Privacy preserving rule-based classifier using modified artificial bee colony algorithm
Künye
Zorarpacı, E., Ayşe Özel, S. (2021). Privacy preserving rule-based classifier using modified artificial bee colony algorithm. Expert Systems with Applications, 183, art. no. 115437. https://doi.org/10.1016/j.eswa.2021.115437Özet
Privacy preserving data mining is a hot research field of data mining. The aim of privacy preserving data mining is to prevent the leakage of the sensitive information of individuals while performing data mining techniques. Classification task is one of the most studied fields in data mining hence in privacy preserving data mining as well. On the other hand, differential privacy is a powerful privacy guarantee that determines privacy leakage ratio by using ∊ parameter and enables researchers to mine data which includes sensitive information. Implementations of some well-known classification algorithms such as k-NN, Naïve Bayes, ID3, etc. with differential privacy have been developed. Although the success of the rule-based classifiers using meta-heuristics such as Ant-Miner, BeeMiner etc. in data mining has been demonstrated, any implementation of these classification algorithms with differential privacy has not been proposed in the literature until now to our best knowledge.

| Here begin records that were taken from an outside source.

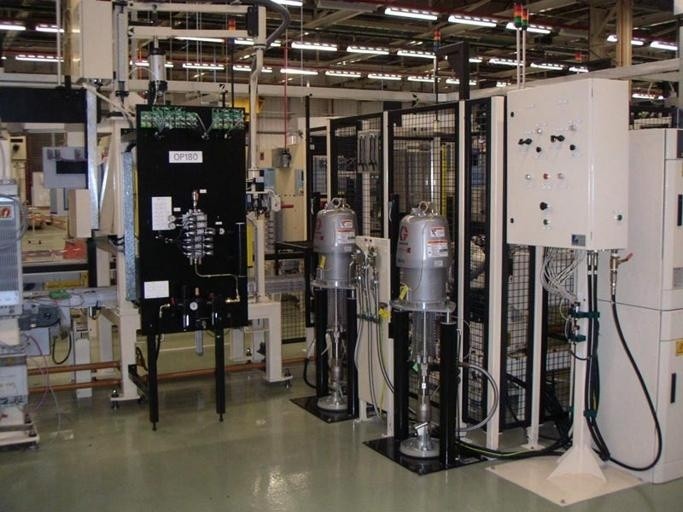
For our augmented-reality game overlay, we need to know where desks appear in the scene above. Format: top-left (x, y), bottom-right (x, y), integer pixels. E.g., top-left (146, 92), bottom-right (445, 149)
top-left (94, 295), bottom-right (293, 410)
top-left (0, 326), bottom-right (50, 452)
top-left (93, 236), bottom-right (134, 314)
top-left (26, 214), bottom-right (41, 244)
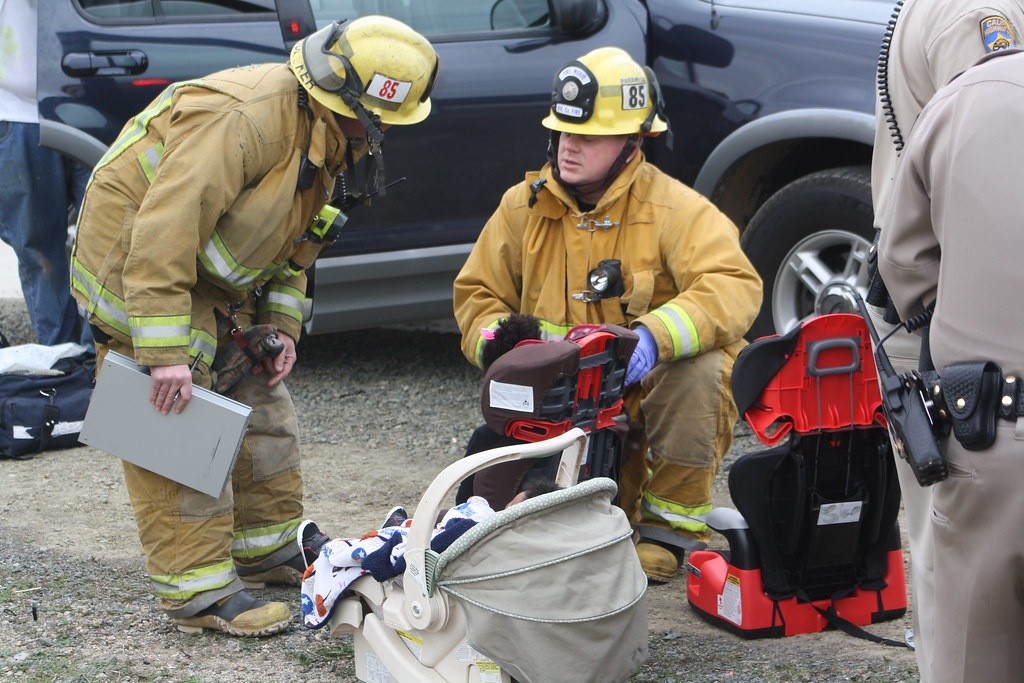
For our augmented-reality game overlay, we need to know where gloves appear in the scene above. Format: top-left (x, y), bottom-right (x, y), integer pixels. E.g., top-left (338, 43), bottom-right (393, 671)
top-left (623, 327), bottom-right (659, 387)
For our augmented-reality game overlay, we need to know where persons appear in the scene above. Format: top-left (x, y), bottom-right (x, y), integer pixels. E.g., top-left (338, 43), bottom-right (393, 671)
top-left (866, 0), bottom-right (1024, 683)
top-left (0, 1), bottom-right (95, 368)
top-left (455, 46), bottom-right (765, 584)
top-left (68, 16), bottom-right (439, 637)
top-left (877, 42), bottom-right (1024, 683)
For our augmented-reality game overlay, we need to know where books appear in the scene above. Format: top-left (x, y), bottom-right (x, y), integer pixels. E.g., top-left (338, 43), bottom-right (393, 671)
top-left (79, 351), bottom-right (255, 500)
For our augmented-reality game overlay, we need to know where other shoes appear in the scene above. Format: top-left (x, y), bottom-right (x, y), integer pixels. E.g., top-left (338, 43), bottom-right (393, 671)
top-left (175, 590), bottom-right (293, 636)
top-left (297, 520), bottom-right (332, 568)
top-left (381, 506), bottom-right (408, 529)
top-left (634, 537), bottom-right (685, 582)
top-left (239, 552), bottom-right (306, 588)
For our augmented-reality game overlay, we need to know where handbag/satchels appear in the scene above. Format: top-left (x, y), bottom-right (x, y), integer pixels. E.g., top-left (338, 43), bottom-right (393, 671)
top-left (1, 357), bottom-right (92, 460)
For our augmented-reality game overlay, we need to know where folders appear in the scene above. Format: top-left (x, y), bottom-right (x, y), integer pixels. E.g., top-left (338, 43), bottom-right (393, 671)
top-left (77, 348), bottom-right (253, 500)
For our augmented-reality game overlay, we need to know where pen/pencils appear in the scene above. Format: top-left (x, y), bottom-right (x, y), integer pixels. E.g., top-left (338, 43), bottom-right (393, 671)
top-left (172, 351), bottom-right (204, 402)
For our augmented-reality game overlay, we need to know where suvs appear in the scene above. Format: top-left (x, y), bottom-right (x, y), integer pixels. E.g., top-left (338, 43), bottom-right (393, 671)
top-left (37, 2), bottom-right (892, 338)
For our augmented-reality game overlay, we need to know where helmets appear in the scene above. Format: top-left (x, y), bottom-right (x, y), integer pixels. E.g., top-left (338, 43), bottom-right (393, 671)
top-left (290, 15), bottom-right (440, 125)
top-left (542, 47), bottom-right (668, 135)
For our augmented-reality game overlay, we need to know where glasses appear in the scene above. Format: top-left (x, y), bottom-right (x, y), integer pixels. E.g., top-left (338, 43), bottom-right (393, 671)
top-left (302, 18), bottom-right (384, 143)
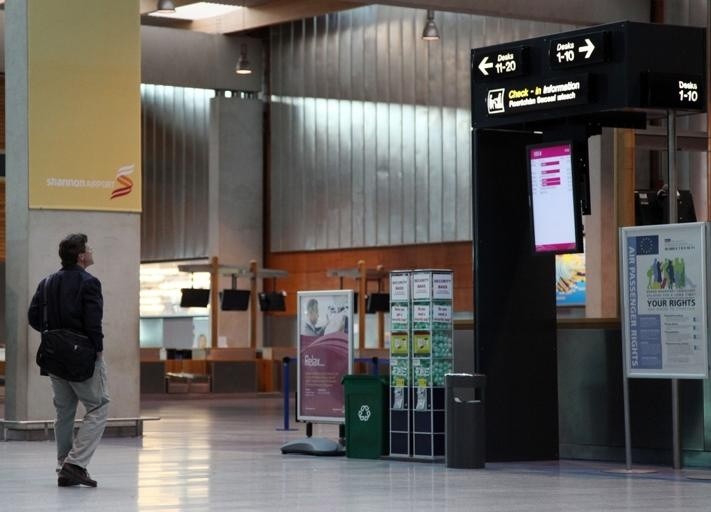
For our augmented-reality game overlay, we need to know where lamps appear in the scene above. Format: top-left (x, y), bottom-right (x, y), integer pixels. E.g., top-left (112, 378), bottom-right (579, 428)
top-left (422, 9), bottom-right (439, 41)
top-left (235, 34), bottom-right (255, 75)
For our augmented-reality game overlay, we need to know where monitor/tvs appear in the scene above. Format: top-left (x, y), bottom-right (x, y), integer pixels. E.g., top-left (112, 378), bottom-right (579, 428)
top-left (527, 139), bottom-right (585, 256)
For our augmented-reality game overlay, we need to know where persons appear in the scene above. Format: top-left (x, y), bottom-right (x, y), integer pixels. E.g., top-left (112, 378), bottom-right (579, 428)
top-left (302, 300), bottom-right (332, 336)
top-left (25, 234), bottom-right (109, 489)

Artificial bee colony (ABC) is a nature inspired algorithm which imitates foraging behavior of bees, and some approaches using ABC to discover classification rules have been proposed recently and the success of ABC algorithm for the discovery of classification rules has been demonstrated. Motivated by this shortcoming in the literature, we propose to develop a rule-based classifier using ABC algorithm with input perturbation technique of differential privacy to perform privacy preserving classification. According to our experimental results, the proposed ABC-based classifier performs better than the well-known algorithms that are SVM, C4.5, Holte's One Rule, PART, and RIPPER over non-private and differentially private versions of the datasets in terms of classification performance.